A month ago I spoke about risk metrics and continuous security validation at the ISSA Conference in Los Angeles. My audience was made up of decision makers and executives. After the talk I invited all the CISOs in the audience to learn to pick a few locks in the Capture the Flag event that AttackIQ was putting on with the team from Summerset Recon.
Of course we had the typical web, crypto, reverse engineering challenges, but what I wanted to teach some of the CISOs in the audience was how to pick a set of police issued handcuffs. The reason I found this so important was because like most things in life, there is the illusion of security and then there is reality and at a certain point you have to ask yourself, if you want to take the red pill or the blue pill. Most people assume that locks can’t be opened without a key or that lock picking is difficult. It might be hard to imagine, but this simply isn’t true and once you pick your first set of locks, you’ll see why your entire viewpoint of defense will change and you will want to challenge everything.

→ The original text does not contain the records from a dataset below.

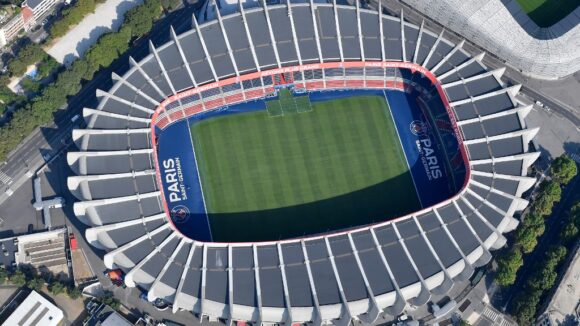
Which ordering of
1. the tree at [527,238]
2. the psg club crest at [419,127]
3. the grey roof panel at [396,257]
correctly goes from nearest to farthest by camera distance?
the grey roof panel at [396,257]
the tree at [527,238]
the psg club crest at [419,127]

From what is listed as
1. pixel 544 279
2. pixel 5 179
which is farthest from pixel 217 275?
pixel 544 279

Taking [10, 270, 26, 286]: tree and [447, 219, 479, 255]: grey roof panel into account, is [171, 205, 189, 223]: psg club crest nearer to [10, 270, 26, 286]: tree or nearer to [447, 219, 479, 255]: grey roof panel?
[10, 270, 26, 286]: tree

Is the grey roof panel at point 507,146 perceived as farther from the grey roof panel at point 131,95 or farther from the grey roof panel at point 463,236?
the grey roof panel at point 131,95

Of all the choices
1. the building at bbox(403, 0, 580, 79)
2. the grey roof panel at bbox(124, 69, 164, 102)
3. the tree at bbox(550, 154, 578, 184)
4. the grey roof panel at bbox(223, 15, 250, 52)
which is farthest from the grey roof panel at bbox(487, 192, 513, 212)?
the grey roof panel at bbox(124, 69, 164, 102)

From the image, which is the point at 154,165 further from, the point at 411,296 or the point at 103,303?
the point at 411,296

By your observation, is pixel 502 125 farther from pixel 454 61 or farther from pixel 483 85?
pixel 454 61

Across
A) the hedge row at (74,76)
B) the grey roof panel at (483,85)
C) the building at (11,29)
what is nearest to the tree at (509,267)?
the grey roof panel at (483,85)

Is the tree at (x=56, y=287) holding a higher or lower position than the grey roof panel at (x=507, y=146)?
lower
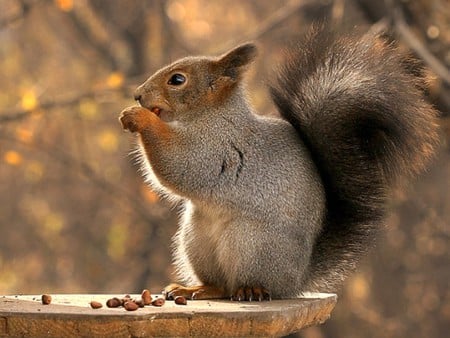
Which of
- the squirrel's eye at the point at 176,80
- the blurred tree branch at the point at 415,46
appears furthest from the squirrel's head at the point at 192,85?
the blurred tree branch at the point at 415,46

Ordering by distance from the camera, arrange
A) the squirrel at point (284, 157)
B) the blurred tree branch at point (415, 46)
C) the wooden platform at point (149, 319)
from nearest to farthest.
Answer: the wooden platform at point (149, 319) < the squirrel at point (284, 157) < the blurred tree branch at point (415, 46)

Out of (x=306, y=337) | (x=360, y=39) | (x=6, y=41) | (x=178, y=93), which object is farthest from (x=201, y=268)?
(x=6, y=41)

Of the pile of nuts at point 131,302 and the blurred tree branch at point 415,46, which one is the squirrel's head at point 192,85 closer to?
the pile of nuts at point 131,302

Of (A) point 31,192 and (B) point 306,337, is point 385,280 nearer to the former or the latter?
(B) point 306,337

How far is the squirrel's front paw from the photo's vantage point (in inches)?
147

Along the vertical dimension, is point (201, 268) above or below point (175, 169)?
below

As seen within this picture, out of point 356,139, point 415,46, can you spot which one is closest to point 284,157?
point 356,139

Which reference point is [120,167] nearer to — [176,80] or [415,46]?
[415,46]

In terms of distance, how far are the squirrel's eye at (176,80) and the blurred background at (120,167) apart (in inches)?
82.1

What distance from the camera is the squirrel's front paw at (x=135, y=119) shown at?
3.75 meters

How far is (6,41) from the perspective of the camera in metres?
11.2

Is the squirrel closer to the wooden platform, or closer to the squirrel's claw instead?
the squirrel's claw

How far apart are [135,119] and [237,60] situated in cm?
48

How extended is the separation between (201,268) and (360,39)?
107cm
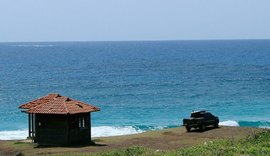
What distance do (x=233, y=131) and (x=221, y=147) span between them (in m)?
13.1

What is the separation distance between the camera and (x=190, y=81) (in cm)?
10531

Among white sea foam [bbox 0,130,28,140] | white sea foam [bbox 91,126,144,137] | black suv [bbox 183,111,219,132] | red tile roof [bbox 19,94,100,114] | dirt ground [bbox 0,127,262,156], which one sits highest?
red tile roof [bbox 19,94,100,114]

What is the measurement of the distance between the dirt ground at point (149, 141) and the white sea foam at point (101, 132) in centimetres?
1077

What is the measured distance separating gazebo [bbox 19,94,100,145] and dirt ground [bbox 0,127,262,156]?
997 mm

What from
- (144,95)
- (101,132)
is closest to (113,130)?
(101,132)

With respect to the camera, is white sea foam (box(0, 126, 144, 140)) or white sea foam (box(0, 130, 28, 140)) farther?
white sea foam (box(0, 126, 144, 140))

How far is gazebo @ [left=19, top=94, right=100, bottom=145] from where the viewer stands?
39156 millimetres

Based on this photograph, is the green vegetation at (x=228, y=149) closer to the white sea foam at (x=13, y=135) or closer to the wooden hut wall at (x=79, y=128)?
the wooden hut wall at (x=79, y=128)

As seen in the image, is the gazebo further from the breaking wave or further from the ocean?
the ocean

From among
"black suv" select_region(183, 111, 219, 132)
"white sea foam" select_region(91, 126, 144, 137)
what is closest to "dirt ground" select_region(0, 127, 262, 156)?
"black suv" select_region(183, 111, 219, 132)

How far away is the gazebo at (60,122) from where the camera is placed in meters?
39.2

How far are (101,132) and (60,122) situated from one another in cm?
1589

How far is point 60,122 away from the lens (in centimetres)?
3962

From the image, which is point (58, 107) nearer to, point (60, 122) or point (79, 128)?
point (60, 122)
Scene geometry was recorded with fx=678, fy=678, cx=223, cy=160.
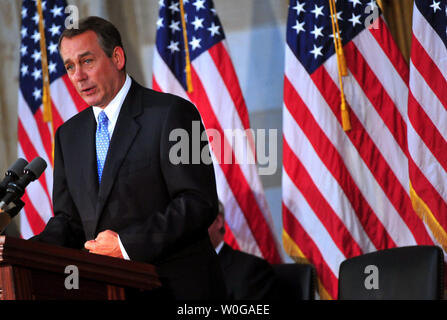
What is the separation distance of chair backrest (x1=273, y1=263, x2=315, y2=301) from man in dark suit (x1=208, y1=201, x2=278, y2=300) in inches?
2.6

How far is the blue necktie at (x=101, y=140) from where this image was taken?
240 cm

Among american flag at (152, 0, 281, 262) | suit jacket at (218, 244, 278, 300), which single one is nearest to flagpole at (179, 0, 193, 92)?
american flag at (152, 0, 281, 262)

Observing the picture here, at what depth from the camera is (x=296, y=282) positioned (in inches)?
170

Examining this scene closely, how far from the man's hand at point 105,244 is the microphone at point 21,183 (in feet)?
0.81

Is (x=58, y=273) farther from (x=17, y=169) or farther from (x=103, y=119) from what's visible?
(x=103, y=119)

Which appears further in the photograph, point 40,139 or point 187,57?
point 40,139

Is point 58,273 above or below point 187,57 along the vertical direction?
below

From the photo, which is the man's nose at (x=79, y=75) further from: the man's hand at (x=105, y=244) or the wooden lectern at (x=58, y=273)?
the wooden lectern at (x=58, y=273)

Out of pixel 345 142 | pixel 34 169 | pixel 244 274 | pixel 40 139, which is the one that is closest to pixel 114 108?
pixel 34 169

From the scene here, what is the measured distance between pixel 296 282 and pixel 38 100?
102 inches

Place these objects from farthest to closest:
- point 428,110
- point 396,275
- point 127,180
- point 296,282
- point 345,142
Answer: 1. point 345,142
2. point 428,110
3. point 296,282
4. point 396,275
5. point 127,180

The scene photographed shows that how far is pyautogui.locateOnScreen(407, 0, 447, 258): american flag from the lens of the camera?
4488mm

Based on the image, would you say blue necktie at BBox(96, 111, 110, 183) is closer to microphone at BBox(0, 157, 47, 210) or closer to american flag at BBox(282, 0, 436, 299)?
microphone at BBox(0, 157, 47, 210)

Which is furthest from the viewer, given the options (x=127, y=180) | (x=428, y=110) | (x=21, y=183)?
(x=428, y=110)
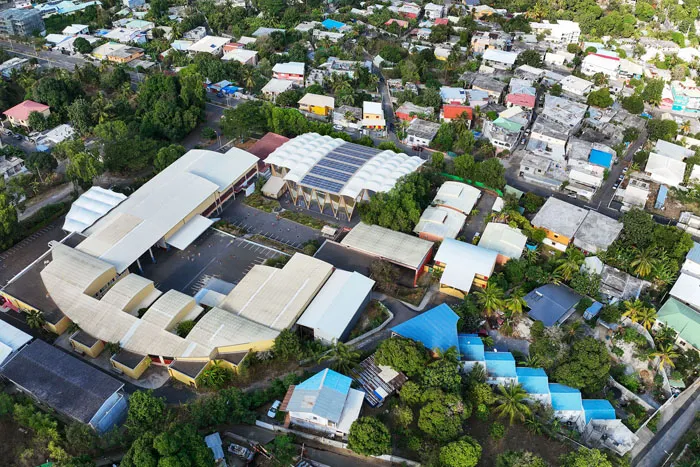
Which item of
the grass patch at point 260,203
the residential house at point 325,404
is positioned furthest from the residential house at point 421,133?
the residential house at point 325,404

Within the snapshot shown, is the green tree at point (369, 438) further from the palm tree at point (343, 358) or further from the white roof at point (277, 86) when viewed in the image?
the white roof at point (277, 86)

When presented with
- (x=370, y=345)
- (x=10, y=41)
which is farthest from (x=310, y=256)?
(x=10, y=41)

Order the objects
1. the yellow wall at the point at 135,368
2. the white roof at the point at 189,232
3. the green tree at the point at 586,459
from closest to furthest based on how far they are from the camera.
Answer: the green tree at the point at 586,459 → the yellow wall at the point at 135,368 → the white roof at the point at 189,232

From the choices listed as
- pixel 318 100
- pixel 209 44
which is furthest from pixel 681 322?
pixel 209 44

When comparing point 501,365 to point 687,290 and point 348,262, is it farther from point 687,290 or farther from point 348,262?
point 687,290

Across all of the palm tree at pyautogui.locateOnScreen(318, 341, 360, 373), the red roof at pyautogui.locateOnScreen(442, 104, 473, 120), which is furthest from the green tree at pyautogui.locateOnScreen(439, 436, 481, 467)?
the red roof at pyautogui.locateOnScreen(442, 104, 473, 120)

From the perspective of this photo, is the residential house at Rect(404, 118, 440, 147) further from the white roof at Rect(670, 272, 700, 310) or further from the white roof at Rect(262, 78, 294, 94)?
the white roof at Rect(670, 272, 700, 310)
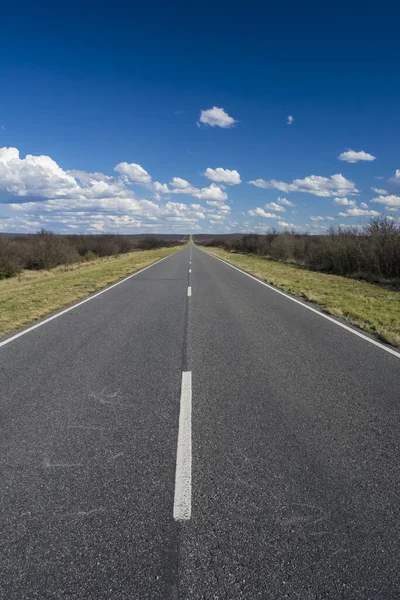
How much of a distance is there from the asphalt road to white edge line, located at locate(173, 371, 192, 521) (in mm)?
33

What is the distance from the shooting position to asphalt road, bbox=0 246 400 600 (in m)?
2.30

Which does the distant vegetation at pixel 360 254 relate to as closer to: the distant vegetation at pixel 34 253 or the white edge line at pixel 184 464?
the white edge line at pixel 184 464

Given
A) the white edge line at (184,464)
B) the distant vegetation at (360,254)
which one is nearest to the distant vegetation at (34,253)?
the distant vegetation at (360,254)

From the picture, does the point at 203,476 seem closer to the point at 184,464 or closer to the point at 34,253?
the point at 184,464

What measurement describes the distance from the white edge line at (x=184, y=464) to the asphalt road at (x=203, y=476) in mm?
33

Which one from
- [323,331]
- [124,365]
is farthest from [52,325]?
[323,331]

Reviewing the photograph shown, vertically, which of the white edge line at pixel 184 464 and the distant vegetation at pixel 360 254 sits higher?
the distant vegetation at pixel 360 254

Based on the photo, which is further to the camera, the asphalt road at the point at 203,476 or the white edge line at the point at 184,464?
the white edge line at the point at 184,464

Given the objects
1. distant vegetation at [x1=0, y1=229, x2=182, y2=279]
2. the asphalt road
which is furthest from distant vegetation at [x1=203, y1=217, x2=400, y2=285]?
distant vegetation at [x1=0, y1=229, x2=182, y2=279]

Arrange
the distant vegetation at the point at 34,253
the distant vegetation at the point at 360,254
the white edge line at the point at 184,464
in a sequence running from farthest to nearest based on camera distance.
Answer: the distant vegetation at the point at 34,253 → the distant vegetation at the point at 360,254 → the white edge line at the point at 184,464

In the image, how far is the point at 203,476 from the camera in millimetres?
3266

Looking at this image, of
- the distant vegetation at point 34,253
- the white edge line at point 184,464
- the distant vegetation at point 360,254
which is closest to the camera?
the white edge line at point 184,464

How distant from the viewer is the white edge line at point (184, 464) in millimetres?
2850

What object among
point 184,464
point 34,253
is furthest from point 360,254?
point 34,253
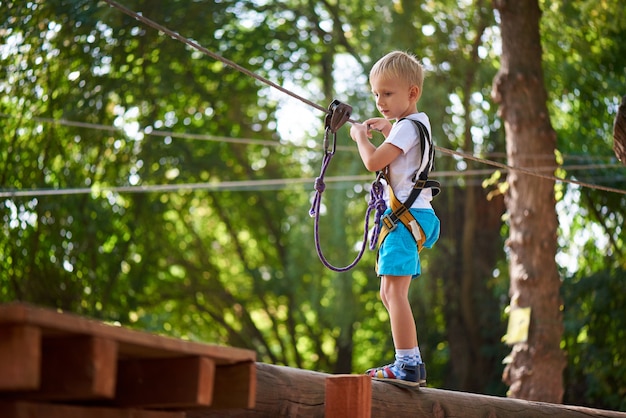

You might think picking an official police issued handcuff can only be done on TV shows, but it’s easier than you think. We started the demonstration with a set of cutaway handcuffs so that our CISO audience could see the mechanics as we used the official key to release and unlock the handcuffs. But then we demonstrated how to release the handcuff by inserting a pick at a slight angle and applying pressure to the upper cutout of a handcuff without a key. That day, every single CISO was able to pick the handcuff in under 2 minutes. What’s important about this was their look of surprise. What was once a unbreakable lock only CIA agents on TV could pick, wasn’t that hard to pick after all. We moved to show them more difficult locks and lock designs. Each breakable, once you understand the mechanics.
Your network and host defenses are the digital locks many of you think are unbreakable. To understand them, you must pick them, you must challenge them. The truth is, attacker techniques are not that complicated, there are patterns and only by running exercises that mimic likely attack scenarios will you understand your ability to prevent and detect an attack, before it actually happens.
I want to wish everyone a happy “Cyber Security Awareness Industry Day”, now go learn to pick some locks!